Then last time I left you with the question “How do you change your desires?” If loving God with your soul involves desiring Him, but right now you desire things in this world more than the things of God – how do you change your desires? I did not answer that question either.
Change desire by persuading the soul
Now this week, instead of answering those questions I start the sermon with another huge question – how do you get that amazing, unassailable joy that can keep you happy even in the midst of horrible, prolonged suffering? My purpose is not to just keep teasing you with all impossible questions and then never answering them. I have piled up those three questions on purpose because the answer to all three of them is the same. And to show you that let me pick up right where we left off last Sunday – in 1 John 2:16.
The Source of Desire: the World or God
In verse 15 John gave us the negative side of the Great Commandment. The Great Commandment is to love God with all your being; the other side of that same coin is that we are not to love the world or anything in the world. And then in verse 16 John tells us why.
1 John 2:16 For everything in the world–the desires of the flesh, the desires of the eyes and the pride of possessions–comes not from the Father but from the world.
Notice, by the way, that John also defines love in terms of desires. And he points out that desires come from one of two sources – God or the world. Your desires are not inherent in you – they come from an outside source. When the world convinces your soul that its pleasures will satisfy the thirst of your soul, the result is powerful desires for the pleasures of this world. When God convinces you that His presence will satisfy the cravings of your soul, then your desires will be for Him. So the way to change your desires is to be convinced by God’s argument rather than the world’s. And that is not easy because there is more to belief than just being convinced in your head.
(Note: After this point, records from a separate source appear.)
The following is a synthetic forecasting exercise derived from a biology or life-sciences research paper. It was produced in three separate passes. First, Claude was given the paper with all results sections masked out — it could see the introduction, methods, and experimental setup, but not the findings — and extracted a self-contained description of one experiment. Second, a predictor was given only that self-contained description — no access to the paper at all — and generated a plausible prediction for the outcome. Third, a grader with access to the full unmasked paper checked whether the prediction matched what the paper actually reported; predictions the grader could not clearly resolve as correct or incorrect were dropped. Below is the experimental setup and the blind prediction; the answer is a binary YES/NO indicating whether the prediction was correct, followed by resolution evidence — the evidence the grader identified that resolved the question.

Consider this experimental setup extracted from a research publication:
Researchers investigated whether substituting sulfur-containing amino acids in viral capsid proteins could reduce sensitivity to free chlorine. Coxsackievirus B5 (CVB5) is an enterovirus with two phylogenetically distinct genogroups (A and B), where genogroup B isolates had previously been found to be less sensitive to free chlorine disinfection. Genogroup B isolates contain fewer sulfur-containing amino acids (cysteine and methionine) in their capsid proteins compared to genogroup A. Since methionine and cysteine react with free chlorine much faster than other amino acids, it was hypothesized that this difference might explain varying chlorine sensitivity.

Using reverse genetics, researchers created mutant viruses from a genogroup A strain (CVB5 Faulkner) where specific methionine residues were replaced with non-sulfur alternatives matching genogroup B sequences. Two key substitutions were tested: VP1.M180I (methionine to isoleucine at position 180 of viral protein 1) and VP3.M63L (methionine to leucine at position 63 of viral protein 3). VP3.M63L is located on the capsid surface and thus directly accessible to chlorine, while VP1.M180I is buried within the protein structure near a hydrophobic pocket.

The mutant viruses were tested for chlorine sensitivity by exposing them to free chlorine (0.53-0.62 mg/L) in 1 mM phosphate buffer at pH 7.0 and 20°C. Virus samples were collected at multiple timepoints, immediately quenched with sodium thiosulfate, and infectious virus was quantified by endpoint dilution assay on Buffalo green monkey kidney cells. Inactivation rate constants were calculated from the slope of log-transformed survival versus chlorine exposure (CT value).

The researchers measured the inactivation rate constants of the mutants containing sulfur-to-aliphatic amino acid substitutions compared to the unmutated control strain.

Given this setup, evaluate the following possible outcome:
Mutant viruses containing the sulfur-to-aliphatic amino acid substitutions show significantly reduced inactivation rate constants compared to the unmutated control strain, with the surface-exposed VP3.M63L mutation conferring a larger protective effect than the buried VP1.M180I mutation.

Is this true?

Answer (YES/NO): NO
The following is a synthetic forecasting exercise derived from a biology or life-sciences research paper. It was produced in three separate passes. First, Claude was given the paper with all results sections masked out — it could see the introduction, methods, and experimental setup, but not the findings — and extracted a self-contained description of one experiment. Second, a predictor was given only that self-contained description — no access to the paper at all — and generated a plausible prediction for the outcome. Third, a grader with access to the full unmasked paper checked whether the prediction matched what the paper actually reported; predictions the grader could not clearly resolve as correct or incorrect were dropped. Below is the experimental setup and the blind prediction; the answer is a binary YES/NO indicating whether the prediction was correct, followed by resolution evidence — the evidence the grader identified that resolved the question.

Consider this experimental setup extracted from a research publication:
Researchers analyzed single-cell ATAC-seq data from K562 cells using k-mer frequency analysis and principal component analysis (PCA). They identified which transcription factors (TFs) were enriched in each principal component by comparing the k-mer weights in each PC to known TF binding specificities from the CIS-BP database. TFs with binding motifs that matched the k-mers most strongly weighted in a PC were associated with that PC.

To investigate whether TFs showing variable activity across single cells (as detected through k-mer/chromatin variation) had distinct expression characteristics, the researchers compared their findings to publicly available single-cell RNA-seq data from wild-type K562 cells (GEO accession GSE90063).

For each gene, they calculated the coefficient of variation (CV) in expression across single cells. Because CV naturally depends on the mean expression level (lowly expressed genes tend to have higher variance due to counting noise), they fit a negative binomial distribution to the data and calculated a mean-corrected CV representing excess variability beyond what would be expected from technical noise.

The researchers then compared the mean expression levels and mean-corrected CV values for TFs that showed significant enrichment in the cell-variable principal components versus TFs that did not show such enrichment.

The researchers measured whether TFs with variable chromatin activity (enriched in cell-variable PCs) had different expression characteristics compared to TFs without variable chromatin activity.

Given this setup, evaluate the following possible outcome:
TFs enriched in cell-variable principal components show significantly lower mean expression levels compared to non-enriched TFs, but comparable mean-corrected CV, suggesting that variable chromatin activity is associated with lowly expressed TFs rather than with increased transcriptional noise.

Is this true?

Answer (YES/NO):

If I am convinced in my head that God’s Word is more profitable than watching TV, but I actually desire TV more than Scripture, that means my soul is not convinced. If I desire TV more that means my soul thinks TV will do a better job at quenching the thirst of the soul. You can always tell what your soul believes by what you desire. And you can tell what your heart believes by how you feel. If in your head you say, “God loves me” but you do not feel loved by Him that is because your heart does not believe it.
The Means of Persuasion: argument and experience
So how do you convince your soul and your heart to believe differently than the way they believe now? How do you convince that part of your inner man? Two ways – and both are absolutely essential. Persuasion comes through two means: Argument and Experience. The first one is obvious. We all know what it is like to be convinced of something by a good argument. All of us believe that drinking arsenic would kill us, not because of anything we have experienced, but because of persuasive arguments from reliable sources about the effect of poison in the body. And that is a deep enough belief to reverse strong desires. If you see a nice, tall glass of your favorite beverage in all the world, and you have overwhelming desire to drink it, but then you are told there are lethal amounts of arsenic mixed in, suddenly you have no desire at all to drink it.
So in some cases information alone, apart from experience, can persuade your heart and soul to believe something. So why is it that in some cases the heart and soul are stubborn and will not be persuaded by mere argument? Your mind is convinced by some powerful argument that something is bad, but your soul stubbornly keeps desiring that thing. You receive a compelling argument that something is true, but it does not feel like it is true because your heart refuses to be convinced. Why is that? One word – experience. Tell your 5-year-old what will happen to him if he drinks arsenic and he will not desire it at all. But tell your 5-year-old that nothing but candy for every meal would not actually be satisfying, and even though he might be nodding his little head, his soul – the seat of his desires – is saying, “I don’t buy it.” Why? Why can’t his soul be convinced easily just through persuasive argument? Because of past experience. One hundred percent of the times he has had candy it has been satisfying. And the number times he found it satisfying when you made him eat all his broccoli is closer to zero. And so going up against that past experience creates an uphill battle trying to convince him that only candy all the time would not be satisfying.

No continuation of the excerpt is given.